■ AUFGABE A
Als was wird Versöhnung im Auszug über Vergebung beschrieben?
■ AUFGABE B
Gib den Auszug über Vergebung von „Haben wir Menschen“ bis hinunter zu „Vergebung bereit sein.“ wortgetreu wieder.

#### AUSZUG ####

Erwin Lutzer schreibt in „Jeder versagt mal":
„Jedem, der Gottes Gnade empfangen hat, sollte es ein tiefes Anliegen sein, sich mit den Menschen zu versöhnen, denen er Unrecht getan hat. Das Streben nach Versöhnung gehört zum Wesen Gottes, und wer mit ihm versöhnt worden ist, muss die Versöhnung mit seinen Mitmenschen suchen.“

Vergebung hat Versöhnung zum Ziel. Versöhnung ist die nach außen hin sichtbare Wiederherstellung einer Beziehung. Sie kann nur von beiden Seiten her geschehen. Kix schreibt dazu: „Zu vergeben beinhaltet, mich dem anderen wieder neu zuzuwenden, wieder in ihn und möglichst wieder auch in die Beziehung mit ihm zu investieren. Erst dann habe ich im Sinne Gottes vergeben, wenn meine Vergebung Versöhnung zum Ziel hat.“

Vergebung hat Versöhnung zum Ziel. Versöhnung ist die nach außen hin sichtbare Wiederherstellung einer Beziehung. Sie kann nur von beiden Seiten her geschehen.

Haben wir Menschen verletzt, sollen wir zum ersten Schritt bereit sein. Unabhängig davon, wie groß unser Schuldanteil ist. Unabhängig davon, wie der andere reagiert. Wir sollten in jedem Fall um Vergebung bitten. Wenn er selbst dennoch nicht zur Vergebung und Versöhnung bereit ist, haben wir unser Möglichstes getan. Alles Weitere liegt bei Gott. Wenn andere uns verletzt haben, sollen wir nicht erst auf ein Geständnis warten. Auch da sollen wir zur Vergebung bereit sein.

#### GEZEIGTE DATEN ####

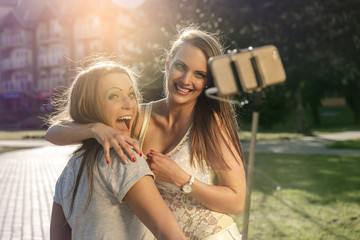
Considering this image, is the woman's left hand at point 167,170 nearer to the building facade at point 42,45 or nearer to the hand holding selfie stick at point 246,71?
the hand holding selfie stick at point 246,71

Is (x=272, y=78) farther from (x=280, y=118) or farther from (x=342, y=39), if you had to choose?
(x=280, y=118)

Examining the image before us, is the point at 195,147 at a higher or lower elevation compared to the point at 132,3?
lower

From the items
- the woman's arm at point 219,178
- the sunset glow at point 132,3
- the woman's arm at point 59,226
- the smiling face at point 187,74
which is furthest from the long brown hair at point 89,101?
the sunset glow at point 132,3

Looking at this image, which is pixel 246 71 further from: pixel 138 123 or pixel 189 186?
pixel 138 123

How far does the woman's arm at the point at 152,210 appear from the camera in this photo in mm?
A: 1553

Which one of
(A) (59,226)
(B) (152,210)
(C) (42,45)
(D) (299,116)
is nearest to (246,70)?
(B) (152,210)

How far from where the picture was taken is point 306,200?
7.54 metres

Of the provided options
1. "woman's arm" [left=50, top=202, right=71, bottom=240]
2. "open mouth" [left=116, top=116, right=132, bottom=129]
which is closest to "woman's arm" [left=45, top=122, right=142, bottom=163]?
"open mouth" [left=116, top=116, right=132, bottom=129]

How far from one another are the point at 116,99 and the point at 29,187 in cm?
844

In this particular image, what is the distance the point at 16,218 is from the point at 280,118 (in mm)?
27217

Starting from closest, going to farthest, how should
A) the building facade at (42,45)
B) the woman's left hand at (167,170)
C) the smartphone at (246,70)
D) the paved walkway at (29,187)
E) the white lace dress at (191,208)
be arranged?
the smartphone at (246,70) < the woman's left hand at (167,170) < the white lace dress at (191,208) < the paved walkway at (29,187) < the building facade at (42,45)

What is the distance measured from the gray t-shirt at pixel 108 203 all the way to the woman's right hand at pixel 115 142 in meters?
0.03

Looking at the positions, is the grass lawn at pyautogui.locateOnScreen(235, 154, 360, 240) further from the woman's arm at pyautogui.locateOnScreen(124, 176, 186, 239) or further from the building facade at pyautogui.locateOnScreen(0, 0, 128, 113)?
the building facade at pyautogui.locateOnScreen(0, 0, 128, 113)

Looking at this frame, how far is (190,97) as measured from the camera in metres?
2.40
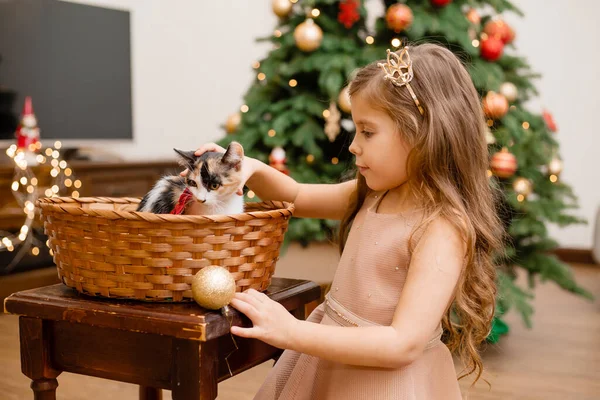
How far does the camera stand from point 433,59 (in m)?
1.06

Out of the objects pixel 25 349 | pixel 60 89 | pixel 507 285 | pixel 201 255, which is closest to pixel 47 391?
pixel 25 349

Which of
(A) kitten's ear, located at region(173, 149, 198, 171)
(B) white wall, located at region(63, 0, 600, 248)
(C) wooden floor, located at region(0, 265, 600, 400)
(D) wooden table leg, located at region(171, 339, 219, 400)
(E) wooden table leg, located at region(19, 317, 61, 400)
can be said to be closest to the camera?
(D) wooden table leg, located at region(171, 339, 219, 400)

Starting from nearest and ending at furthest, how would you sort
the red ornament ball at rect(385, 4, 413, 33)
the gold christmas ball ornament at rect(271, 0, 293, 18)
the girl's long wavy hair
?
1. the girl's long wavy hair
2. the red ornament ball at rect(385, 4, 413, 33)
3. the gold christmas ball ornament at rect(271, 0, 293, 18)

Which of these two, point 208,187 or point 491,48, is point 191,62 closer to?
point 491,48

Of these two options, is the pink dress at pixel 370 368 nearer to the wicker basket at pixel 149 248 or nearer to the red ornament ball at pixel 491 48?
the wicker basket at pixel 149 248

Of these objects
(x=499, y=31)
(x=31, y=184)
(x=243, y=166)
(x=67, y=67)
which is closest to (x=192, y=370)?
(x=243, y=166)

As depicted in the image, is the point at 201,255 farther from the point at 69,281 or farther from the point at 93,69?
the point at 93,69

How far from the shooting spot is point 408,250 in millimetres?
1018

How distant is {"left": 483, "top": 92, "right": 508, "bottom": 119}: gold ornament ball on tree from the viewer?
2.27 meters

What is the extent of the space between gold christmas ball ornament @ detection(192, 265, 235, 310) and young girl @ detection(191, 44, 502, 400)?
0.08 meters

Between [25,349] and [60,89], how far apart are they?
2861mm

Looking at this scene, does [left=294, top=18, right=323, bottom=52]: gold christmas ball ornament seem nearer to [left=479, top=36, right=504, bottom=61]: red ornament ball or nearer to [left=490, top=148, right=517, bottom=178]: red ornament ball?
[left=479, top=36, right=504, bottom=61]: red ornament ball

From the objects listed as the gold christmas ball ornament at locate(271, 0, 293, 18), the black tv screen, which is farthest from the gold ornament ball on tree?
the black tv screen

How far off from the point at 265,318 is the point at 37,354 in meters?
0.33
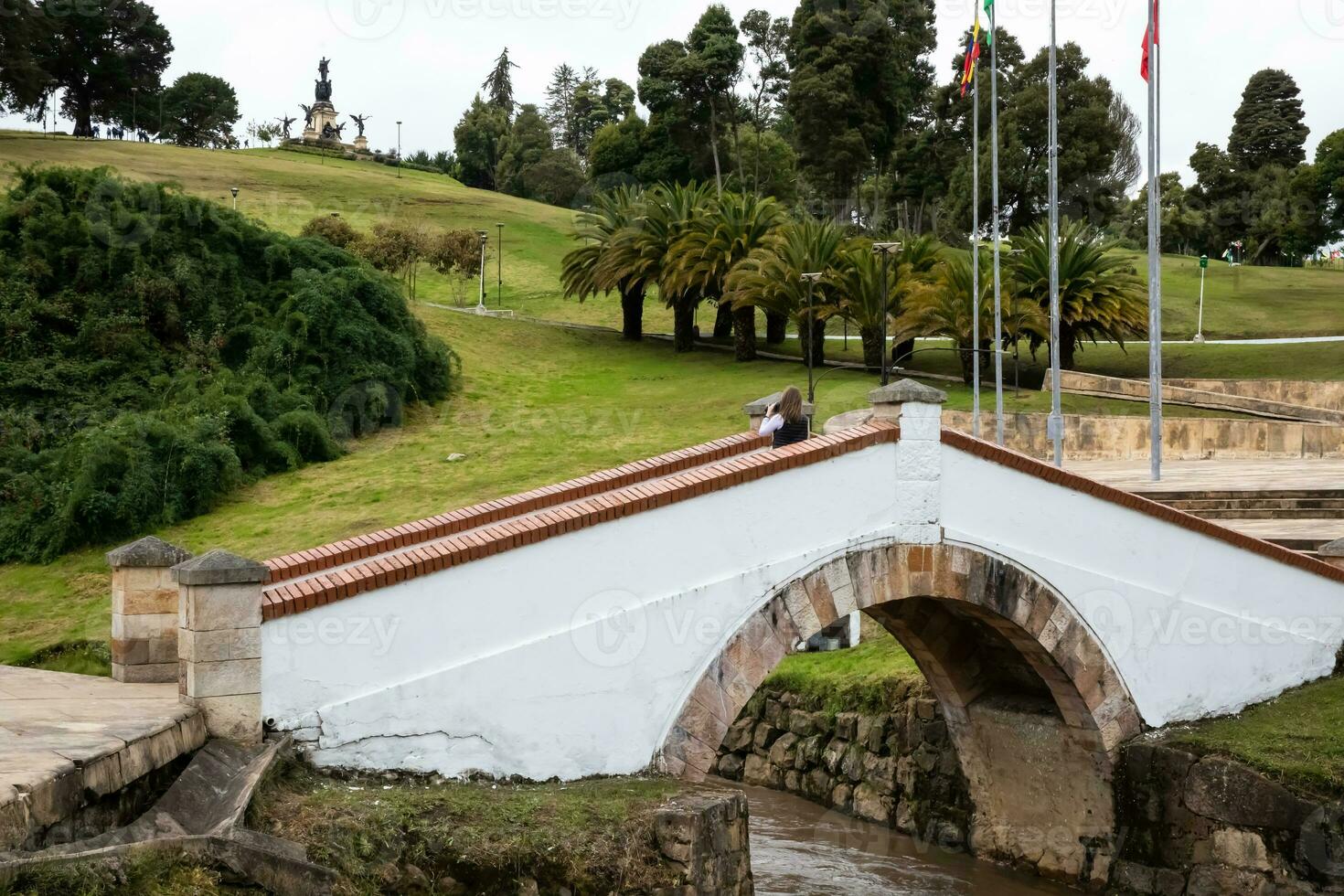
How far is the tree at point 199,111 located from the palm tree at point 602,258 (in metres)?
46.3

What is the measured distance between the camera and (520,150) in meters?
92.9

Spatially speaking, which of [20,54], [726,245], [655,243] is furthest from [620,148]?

####

■ LÖSUNG A
Als die nach außen hin sichtbare Wiederherstellung einer Beziehung.

■ LÖSUNG B
Haben wir Menschen verletzt, sollen wir zum ersten Schritt bereit sein. Unabhängig davon, wie groß unser Schuldanteil ist. Unabhängig davon, wie der andere reagiert. Wir sollten in jedem Fall um Vergebung bitten. Wenn er selbst dennoch nicht zur Vergebung und Versöhnung bereit ist, haben wir unser Möglichstes getan. Alles Weitere liegt bei Gott. Wenn andere uns verletzt haben, sollen wir nicht erst auf ein Geständnis warten. Auch da sollen wir zur Vergebung bereit sein.